Records for the exercise
<<<<
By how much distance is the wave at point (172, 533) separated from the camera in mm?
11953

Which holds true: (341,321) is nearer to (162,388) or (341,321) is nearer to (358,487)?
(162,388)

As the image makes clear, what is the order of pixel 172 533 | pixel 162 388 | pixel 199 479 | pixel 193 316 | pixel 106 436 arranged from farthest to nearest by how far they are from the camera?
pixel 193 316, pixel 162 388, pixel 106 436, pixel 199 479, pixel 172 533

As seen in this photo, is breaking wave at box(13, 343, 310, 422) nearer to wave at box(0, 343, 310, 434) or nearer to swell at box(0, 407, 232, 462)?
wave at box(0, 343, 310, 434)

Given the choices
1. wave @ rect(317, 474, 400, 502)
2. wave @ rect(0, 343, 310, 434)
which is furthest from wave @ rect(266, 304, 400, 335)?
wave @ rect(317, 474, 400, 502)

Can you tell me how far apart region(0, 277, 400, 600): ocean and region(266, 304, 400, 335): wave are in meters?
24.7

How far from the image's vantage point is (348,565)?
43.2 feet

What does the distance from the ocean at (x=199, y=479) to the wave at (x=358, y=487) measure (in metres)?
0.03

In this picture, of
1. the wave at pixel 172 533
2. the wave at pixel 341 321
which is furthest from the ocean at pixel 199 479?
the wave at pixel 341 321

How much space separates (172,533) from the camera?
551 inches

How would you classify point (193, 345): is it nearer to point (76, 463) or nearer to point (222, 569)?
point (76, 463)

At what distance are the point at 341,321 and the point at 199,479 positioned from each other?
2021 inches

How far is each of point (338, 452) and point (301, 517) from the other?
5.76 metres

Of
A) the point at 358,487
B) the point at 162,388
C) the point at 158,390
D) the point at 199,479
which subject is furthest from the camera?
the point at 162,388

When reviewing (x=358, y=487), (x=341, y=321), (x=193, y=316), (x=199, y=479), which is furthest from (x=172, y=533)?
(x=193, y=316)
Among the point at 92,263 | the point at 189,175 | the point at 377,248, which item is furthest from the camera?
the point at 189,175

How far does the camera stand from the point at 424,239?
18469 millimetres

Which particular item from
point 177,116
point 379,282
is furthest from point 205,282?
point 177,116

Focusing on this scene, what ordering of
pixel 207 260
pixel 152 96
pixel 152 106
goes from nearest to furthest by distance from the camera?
>>>>
What you should do
Reproduce all of the entries above, swapping each "camera" for "viewer" and leaving everything else untouched.

Expected answer
By how much distance is the wave at point (172, 533) separated from the viewer in mm?
11953

Which holds true: (341,321) is nearer to (162,388) or (341,321) is nearer to (358,487)?
(162,388)

As the image makes clear, what is the order of pixel 172 533 | pixel 162 388 | pixel 199 479 | pixel 193 316 | pixel 106 436 arranged from farthest to nearest by how far they are from the viewer?
pixel 193 316, pixel 162 388, pixel 106 436, pixel 199 479, pixel 172 533

As seen in this photo, is breaking wave at box(13, 343, 310, 422) nearer to wave at box(0, 343, 310, 434) or nearer to swell at box(0, 407, 232, 462)?
wave at box(0, 343, 310, 434)

Given the choices
1. wave @ rect(317, 474, 400, 502)
2. wave @ rect(0, 343, 310, 434)
which is furthest from wave @ rect(266, 304, 400, 335)?
wave @ rect(317, 474, 400, 502)

Can you tell me how far apart region(0, 277, 400, 600): ocean and region(266, 304, 400, 335): wave are in meters?
24.7

How far from the image's vantage point is (348,565)?
43.2 feet

What does the distance from the ocean at (x=199, y=479) to the wave at (x=358, y=487) measure (in metres)?
0.03

In this picture, of
1. the wave at pixel 172 533
2. the wave at pixel 341 321
which is furthest from the ocean at pixel 199 479?
the wave at pixel 341 321

How much space separates (172,533) from the viewer?
551 inches

How would you classify point (193, 345): is it nearer to point (76, 463) or nearer to point (222, 569)?
point (76, 463)

At what distance are the point at 341,321 and the point at 199,479 positioned from each other?
2021 inches

How far is each of point (338, 452) and point (301, 517) from the other?
5.76 metres

Of
A) the point at 358,487
B) the point at 162,388
C) the point at 158,390
D) the point at 199,479
which subject is furthest from the viewer?
the point at 162,388

When reviewing (x=358, y=487), (x=341, y=321), (x=193, y=316), (x=199, y=479), which is furthest from (x=172, y=533)?
(x=193, y=316)
Among the point at 92,263 | the point at 189,175 | the point at 377,248, which item is furthest from the viewer?
the point at 189,175

How far does the viewer stand from the point at 424,239?
18469 millimetres

Which particular item from
point 177,116
point 379,282
is furthest from point 205,282?
point 177,116

Focusing on this scene, what ordering of
pixel 207 260
pixel 152 96
pixel 152 106
goes from nearest to furthest by distance from the viewer?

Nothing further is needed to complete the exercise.